We join them in opposing a hike in the state gasoline tax on two grounds. One, the economic recovery is still fragile, and since we in the hinterlands travel greater distances than our more urban brethren, a tax hike on gas is disproportionately detrimental to our citizens’ financial health.
Second, we seem to see very little return on our gas-tax dollar. For example, as states north and south improve Interstate 81 to three lanes, we have seen very little action out of Maryland on that front. This very likely will lead to an embarrassing bottleneck on the highway between Pennsylvania and West Virginia — state lawmakers should have to answer for how this has been allowed to happen.
The area also needs a bridge built over Antietam Creek on Hagerstown’s northeast end that would open up a Robinwood technology park, and the Funkstown bypass must be funded sooner rather than later.
We also agree with our lawmakers when they say they need to defend the county against overly strict septic-tank regulations. We do not dispute that every effort should be made to improve the health of the Chesapeake Bay. But our concern is that the marginal improvements in relatively minor pollution sources here will only serve to destroy local land values and rural lifestyles while being of little real help to the bay.

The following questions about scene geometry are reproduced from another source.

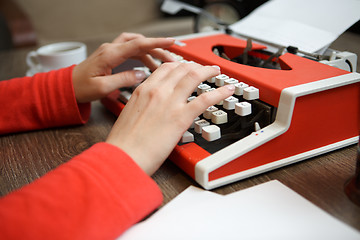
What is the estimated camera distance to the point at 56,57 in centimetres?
94

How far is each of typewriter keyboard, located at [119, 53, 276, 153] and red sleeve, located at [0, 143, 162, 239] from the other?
143 millimetres

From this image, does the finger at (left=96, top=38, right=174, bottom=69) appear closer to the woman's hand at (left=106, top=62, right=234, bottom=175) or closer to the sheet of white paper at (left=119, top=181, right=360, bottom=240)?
the woman's hand at (left=106, top=62, right=234, bottom=175)

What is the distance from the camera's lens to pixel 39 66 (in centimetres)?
101

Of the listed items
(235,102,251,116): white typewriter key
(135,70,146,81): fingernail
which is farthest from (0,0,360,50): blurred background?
(235,102,251,116): white typewriter key

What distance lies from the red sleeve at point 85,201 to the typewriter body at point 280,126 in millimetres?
105

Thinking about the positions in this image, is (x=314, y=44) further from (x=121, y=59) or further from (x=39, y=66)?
(x=39, y=66)

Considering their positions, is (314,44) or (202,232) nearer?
(202,232)

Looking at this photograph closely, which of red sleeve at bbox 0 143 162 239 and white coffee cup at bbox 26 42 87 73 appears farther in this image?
white coffee cup at bbox 26 42 87 73

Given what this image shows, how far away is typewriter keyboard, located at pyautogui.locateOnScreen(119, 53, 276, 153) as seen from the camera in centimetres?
54

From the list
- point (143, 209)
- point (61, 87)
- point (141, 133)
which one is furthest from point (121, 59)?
point (143, 209)

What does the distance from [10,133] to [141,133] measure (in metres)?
0.40

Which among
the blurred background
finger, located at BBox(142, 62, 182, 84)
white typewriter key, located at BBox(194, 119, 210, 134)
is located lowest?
the blurred background

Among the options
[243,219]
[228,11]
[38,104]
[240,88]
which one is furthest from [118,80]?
[228,11]

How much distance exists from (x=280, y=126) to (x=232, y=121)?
0.38 ft
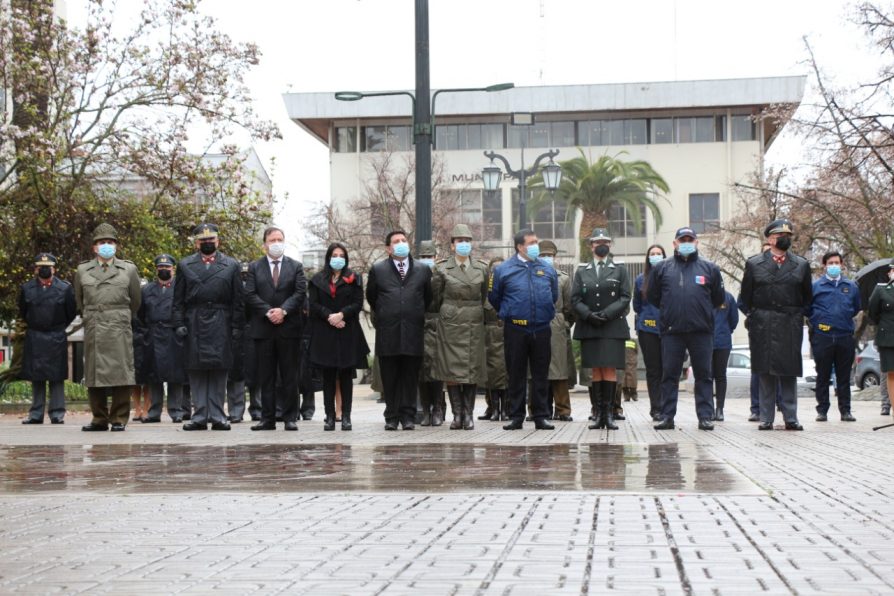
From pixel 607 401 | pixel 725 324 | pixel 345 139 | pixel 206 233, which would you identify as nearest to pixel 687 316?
pixel 607 401

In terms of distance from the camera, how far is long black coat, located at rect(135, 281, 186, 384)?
58.6 ft

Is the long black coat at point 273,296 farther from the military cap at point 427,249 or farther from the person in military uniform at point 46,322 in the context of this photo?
the person in military uniform at point 46,322

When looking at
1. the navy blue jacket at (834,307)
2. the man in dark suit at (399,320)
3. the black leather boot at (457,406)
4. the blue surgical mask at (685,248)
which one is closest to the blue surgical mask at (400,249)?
the man in dark suit at (399,320)

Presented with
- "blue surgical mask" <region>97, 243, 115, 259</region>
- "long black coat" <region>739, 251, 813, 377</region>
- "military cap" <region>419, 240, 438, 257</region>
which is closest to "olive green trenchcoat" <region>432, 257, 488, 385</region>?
"military cap" <region>419, 240, 438, 257</region>

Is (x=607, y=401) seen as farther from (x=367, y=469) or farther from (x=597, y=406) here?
(x=367, y=469)

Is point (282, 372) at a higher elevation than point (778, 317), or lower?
lower

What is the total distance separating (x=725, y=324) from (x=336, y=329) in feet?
17.5

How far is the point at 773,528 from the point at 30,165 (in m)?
19.9

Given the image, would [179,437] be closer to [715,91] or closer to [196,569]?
[196,569]

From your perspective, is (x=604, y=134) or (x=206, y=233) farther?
(x=604, y=134)

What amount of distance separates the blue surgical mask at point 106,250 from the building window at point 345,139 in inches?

On the issue of guns, we agree with local lawmakers who warn against knee-jerk reactions and political grandstanding on the part of those wishing to see stricter gun regulations. But we would note that this is a two-way street. We would wait to see what gun-related measures might be forthcoming before taking a stand, and we would urge lawmakers to do the same. Disturbing events of the past year and the unconscionable loss of human life demand at least a conversation on the issue of how to keep guns out of the hands of sick individuals.
As for education, lawmakers have vowed to protect funding for the University System of Maryland at Hagerstown campus, and to seek a disparity grant to school systems in low-income counties. We agree. While we believe the better solution would be for our local lawmakers to try to bring some better-paying jobs to Washington County, the disparity grant is needed now.
But with all of the defense that might be necessary, we believe the delegation should play offense as well — on roads, schools and downtown Hagerstown. Some lawmakers who championed jobs during the campaign have since turned their attention to flights of political fancy unrelated to the real needs of the people of Washington County. We would urge them to keep their original promises and return to the employment platform upon which they were elected.
In all, however, we are heartened by what we hear out of the delegation going in to the session. We hope we are equally heartened by the results when all is said and done this spring.